» **Records supplied**
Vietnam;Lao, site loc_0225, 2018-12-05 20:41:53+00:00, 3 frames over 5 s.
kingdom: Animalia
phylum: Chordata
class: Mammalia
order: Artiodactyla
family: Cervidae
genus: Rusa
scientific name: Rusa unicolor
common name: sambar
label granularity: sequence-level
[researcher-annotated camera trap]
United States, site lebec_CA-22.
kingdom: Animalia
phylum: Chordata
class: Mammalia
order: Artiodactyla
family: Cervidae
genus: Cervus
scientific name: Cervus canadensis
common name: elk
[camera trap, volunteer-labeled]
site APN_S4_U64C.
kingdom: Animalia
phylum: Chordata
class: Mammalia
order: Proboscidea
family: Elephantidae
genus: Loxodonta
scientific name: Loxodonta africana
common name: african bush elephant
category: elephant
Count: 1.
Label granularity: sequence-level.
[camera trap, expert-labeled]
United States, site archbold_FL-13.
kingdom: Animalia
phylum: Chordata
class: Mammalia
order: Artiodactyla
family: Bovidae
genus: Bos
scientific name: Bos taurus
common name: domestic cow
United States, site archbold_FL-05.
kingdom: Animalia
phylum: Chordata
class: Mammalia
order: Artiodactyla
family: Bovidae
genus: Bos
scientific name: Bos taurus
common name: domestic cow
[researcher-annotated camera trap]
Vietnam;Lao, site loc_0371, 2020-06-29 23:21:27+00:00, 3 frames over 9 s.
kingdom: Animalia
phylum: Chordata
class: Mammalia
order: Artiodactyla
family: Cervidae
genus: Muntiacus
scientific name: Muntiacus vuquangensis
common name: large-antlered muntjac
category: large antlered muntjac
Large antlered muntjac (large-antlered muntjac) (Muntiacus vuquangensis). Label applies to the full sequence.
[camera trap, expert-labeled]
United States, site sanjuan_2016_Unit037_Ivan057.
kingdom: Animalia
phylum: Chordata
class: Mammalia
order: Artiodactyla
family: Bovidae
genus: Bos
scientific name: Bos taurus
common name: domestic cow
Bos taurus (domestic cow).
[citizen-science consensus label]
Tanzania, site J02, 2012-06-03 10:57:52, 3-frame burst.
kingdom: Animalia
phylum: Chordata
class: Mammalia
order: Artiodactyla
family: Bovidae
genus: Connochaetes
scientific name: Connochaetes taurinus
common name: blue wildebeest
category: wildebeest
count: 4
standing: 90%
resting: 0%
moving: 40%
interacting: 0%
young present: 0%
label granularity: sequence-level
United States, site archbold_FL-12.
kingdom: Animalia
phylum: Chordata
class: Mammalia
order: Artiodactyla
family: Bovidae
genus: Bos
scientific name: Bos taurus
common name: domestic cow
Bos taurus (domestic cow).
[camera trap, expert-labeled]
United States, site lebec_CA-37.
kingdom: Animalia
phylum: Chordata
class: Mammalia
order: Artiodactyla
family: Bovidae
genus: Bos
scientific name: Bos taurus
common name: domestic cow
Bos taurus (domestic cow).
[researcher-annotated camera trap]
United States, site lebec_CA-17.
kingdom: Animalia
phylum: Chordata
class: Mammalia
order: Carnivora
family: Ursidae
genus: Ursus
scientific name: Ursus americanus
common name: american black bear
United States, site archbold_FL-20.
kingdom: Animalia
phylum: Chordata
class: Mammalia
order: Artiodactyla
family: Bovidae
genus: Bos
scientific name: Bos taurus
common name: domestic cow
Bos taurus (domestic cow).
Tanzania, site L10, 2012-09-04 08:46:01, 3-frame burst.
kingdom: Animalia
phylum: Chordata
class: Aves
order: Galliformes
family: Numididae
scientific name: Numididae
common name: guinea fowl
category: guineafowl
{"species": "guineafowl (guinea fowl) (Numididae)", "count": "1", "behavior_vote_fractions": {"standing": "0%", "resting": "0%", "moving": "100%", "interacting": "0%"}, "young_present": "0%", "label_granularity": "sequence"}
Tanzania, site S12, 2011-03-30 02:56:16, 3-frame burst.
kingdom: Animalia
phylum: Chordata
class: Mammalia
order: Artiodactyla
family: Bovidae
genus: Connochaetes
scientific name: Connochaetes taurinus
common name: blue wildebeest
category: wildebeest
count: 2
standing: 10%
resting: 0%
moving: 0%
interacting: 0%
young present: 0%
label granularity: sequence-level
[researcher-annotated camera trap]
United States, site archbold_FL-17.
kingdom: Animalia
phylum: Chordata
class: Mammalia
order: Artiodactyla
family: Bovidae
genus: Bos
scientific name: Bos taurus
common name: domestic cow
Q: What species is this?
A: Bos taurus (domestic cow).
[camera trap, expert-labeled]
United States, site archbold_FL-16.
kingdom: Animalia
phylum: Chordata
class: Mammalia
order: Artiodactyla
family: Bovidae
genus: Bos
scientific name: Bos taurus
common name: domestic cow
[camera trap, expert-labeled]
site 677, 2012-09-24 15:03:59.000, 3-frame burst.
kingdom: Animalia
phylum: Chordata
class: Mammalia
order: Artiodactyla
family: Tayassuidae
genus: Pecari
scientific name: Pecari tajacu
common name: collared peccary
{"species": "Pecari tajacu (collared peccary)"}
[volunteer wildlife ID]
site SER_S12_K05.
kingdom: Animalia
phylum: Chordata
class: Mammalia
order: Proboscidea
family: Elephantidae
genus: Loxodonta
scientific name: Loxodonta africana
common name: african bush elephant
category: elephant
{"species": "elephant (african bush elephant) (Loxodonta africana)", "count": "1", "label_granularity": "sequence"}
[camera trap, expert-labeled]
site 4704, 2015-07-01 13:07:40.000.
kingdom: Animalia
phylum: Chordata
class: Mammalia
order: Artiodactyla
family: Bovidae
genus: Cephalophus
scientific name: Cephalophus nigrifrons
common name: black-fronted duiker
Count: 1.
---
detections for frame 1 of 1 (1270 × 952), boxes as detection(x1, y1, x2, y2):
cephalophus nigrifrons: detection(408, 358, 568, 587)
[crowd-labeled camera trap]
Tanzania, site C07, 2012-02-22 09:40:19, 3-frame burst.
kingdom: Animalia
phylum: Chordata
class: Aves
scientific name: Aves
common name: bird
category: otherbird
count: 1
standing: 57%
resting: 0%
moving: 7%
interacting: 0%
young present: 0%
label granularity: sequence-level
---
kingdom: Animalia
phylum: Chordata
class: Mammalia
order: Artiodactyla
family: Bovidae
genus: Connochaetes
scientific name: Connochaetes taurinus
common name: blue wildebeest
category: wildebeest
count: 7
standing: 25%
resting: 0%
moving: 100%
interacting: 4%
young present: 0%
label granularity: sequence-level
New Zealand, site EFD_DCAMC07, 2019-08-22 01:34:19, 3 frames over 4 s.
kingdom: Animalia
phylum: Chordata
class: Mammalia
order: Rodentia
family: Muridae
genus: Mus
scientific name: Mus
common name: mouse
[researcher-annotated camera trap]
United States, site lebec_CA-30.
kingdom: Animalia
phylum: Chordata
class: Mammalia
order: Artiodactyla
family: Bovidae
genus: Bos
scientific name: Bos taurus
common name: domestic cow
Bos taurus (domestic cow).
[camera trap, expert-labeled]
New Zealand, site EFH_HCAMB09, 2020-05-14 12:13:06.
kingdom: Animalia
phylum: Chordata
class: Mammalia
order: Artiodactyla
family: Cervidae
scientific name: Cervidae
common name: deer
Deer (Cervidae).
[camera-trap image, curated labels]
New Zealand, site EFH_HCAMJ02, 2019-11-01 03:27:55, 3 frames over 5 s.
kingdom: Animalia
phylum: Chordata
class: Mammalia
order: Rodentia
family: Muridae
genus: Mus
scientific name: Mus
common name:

» **What is being asked**
Please transcribe the full listing exactly, down to the last line.

» **Finished task**
Vietnam;Lao, site loc_0225, 2018-12-05 20:41:53+00:00, 3 frames over 5 s.
kingdom: Animalia
phylum: Chordata
class: Mammalia
order: Artiodactyla
family: Cervidae
genus: Rusa
scientific name: Rusa unicolor
common name: sambar
label granularity: sequence-level
[researcher-annotated camera trap]
United States, site lebec_CA-22.
kingdom: Animalia
phylum: Chordata
class: Mammalia
order: Artiodactyla
family: Cervidae
genus: Cervus
scientific name: Cervus canadensis
common name: elk
[camera trap, volunteer-labeled]
site APN_S4_U64C.
kingdom: Animalia
phylum: Chordata
class: Mammalia
order: Proboscidea
family: Elephantidae
genus: Loxodonta
scientific name: Loxodonta africana
common name: african bush elephant
category: elephant
Count: 1.
Label granularity: sequence-level.
[camera trap, expert-labeled]
United States, site archbold_FL-13.
kingdom: Animalia
phylum: Chordata
class: Mammalia
order: Artiodactyla
family: Bovidae
genus: Bos
scientific name: Bos taurus
common name: domestic cow
United States, site archbold_FL-05.
kingdom: Animalia
phylum: Chordata
class: Mammalia
order: Artiodactyla
family: Bovidae
genus: Bos
scientific name: Bos taurus
common name: domestic cow
[researcher-annotated camera trap]
Vietnam;Lao, site loc_0371, 2020-06-29 23:21:27+00:00, 3 frames over 9 s.
kingdom: Animalia
phylum: Chordata
class: Mammalia
order: Artiodactyla
family: Cervidae
genus: Muntiacus
scientific name: Muntiacus vuquangensis
common name: large-antlered muntjac
category: large antlered muntjac
Large antlered muntjac (large-antlered muntjac) (Muntiacus vuquangensis). Label applies to the full sequence.
[camera trap, expert-labeled]
United States, site sanjuan_2016_Unit037_Ivan057.
kingdom: Animalia
phylum: Chordata
class: Mammalia
order: Artiodactyla
family: Bovidae
genus: Bos
scientific name: Bos taurus
common name: domestic cow
Bos taurus (domestic cow).
[citizen-science consensus label]
Tanzania, site J02, 2012-06-03 10:57:52, 3-frame burst.
kingdom: Animalia
phylum: Chordata
class: Mammalia
order: Artiodactyla
family: Bovidae
genus: Connochaetes
scientific name: Connochaetes taurinus
common name: blue wildebeest
category: wildebeest
count: 4
standing: 90%
resting: 0%
moving: 40%
interacting: 0%
young present: 0%
label granularity: sequence-level
United States, site archbold_FL-12.
kingdom: Animalia
phylum: Chordata
class: Mammalia
order: Artiodactyla
family: Bovidae
genus: Bos
scientific name: Bos taurus
common name: domestic cow
Bos taurus (domestic cow).
[camera trap, expert-labeled]
United States, site lebec_CA-37.
kingdom: Animalia
phylum: Chordata
class: Mammalia
order: Artiodactyla
family: Bovidae
genus: Bos
scientific name: Bos taurus
common name: domestic cow
Bos taurus (domestic cow).
[researcher-annotated camera trap]
United States, site lebec_CA-17.
kingdom: Animalia
phylum: Chordata
class: Mammalia
order: Carnivora
family: Ursidae
genus: Ursus
scientific name: Ursus americanus
common name: american black bear
United States, site archbold_FL-20.
kingdom: Animalia
phylum: Chordata
class: Mammalia
order: Artiodactyla
family: Bovidae
genus: Bos
scientific name: Bos taurus
common name: domestic cow
Bos taurus (domestic cow).
Tanzania, site L10, 2012-09-04 08:46:01, 3-frame burst.
kingdom: Animalia
phylum: Chordata
class: Aves
order: Galliformes
family: Numididae
scientific name: Numididae
common name: guinea fowl
category: guineafowl
{"species": "guineafowl (guinea fowl) (Numididae)", "count": "1", "behavior_vote_fractions": {"standing": "0%", "resting": "0%", "moving": "100%", "interacting": "0%"}, "young_present": "0%", "label_granularity": "sequence"}
Tanzania, site S12, 2011-03-30 02:56:16, 3-frame burst.
kingdom: Animalia
phylum: Chordata
class: Mammalia
order: Artiodactyla
family: Bovidae
genus: Connochaetes
scientific name: Connochaetes taurinus
common name: blue wildebeest
category: wildebeest
count: 2
standing: 10%
resting: 0%
moving: 0%
interacting: 0%
young present: 0%
label granularity: sequence-level
[researcher-annotated camera trap]
United States, site archbold_FL-17.
kingdom: Animalia
phylum: Chordata
class: Mammalia
order: Artiodactyla
family: Bovidae
genus: Bos
scientific name: Bos taurus
common name: domestic cow
Q: What species is this?
A: Bos taurus (domestic cow).
[camera trap, expert-labeled]
United States, site archbold_FL-16.
kingdom: Animalia
phylum: Chordata
class: Mammalia
order: Artiodactyla
family: Bovidae
genus: Bos
scientific name: Bos taurus
common name: domestic cow
[camera trap, expert-labeled]
site 677, 2012-09-24 15:03:59.000, 3-frame burst.
kingdom: Animalia
phylum: Chordata
class: Mammalia
order: Artiodactyla
family: Tayassuidae
genus: Pecari
scientific name: Pecari tajacu
common name: collared peccary
{"species": "Pecari tajacu (collared peccary)"}
[volunteer wildlife ID]
site SER_S12_K05.
kingdom: Animalia
phylum: Chordata
class: Mammalia
order: Proboscidea
family: Elephantidae
genus: Loxodonta
scientific name: Loxodonta africana
common name: african bush elephant
category: elephant
{"species": "elephant (african bush elephant) (Loxodonta africana)", "count": "1", "label_granularity": "sequence"}
[camera trap, expert-labeled]
site 4704, 2015-07-01 13:07:40.000.
kingdom: Animalia
phylum: Chordata
class: Mammalia
order: Artiodactyla
family: Bovidae
genus: Cephalophus
scientific name: Cephalophus nigrifrons
common name: black-fronted duiker
Count: 1.
---
detections for frame 1 of 1 (1270 × 952), boxes as detection(x1, y1, x2, y2):
cephalophus nigrifrons: detection(408, 358, 568, 587)
[crowd-labeled camera trap]
Tanzania, site C07, 2012-02-22 09:40:19, 3-frame burst.
kingdom: Animalia
phylum: Chordata
class: Aves
scientific name: Aves
common name: bird
category: otherbird
count: 1
standing: 57%
resting: 0%
moving: 7%
interacting: 0%
young present: 0%
label granularity: sequence-level
---
kingdom: Animalia
phylum: Chordata
class: Mammalia
order: Artiodactyla
family: Bovidae
genus: Connochaetes
scientific name: Connochaetes taurinus
common name: blue wildebeest
category: wildebeest
count: 7
standing: 25%
resting: 0%
moving: 100%
interacting: 4%
young present: 0%
label granularity: sequence-level
New Zealand, site EFD_DCAMC07, 2019-08-22 01:34:19, 3 frames over 4 s.
kingdom: Animalia
phylum: Chordata
class: Mammalia
order: Rodentia
family: Muridae
genus: Mus
scientific name: Mus
common name: mouse
[researcher-annotated camera trap]
United States, site lebec_CA-30.
kingdom: Animalia
phylum: Chordata
class: Mammalia
order: Artiodactyla
family: Bovidae
genus: Bos
scientific name: Bos taurus
common name: domestic cow
Bos taurus (domestic cow).
[camera trap, expert-labeled]
New Zealand, site EFH_HCAMB09, 2020-05-14 12:13:06.
kingdom: Animalia
phylum: Chordata
class: Mammalia
order: Artiodactyla
family: Cervidae
scientific name: Cervidae
common name: deer
Deer (Cervidae).
[camera-trap image, curated labels]
New Zealand, site EFH_HCAMJ02, 2019-11-01 03:27:55, 3 frames over 5 s.
kingdom: Animalia
phylum: Chordata
class: Mammalia
order: Rodentia
family: Muridae
genus: Mus
scientific name: Mus
common name:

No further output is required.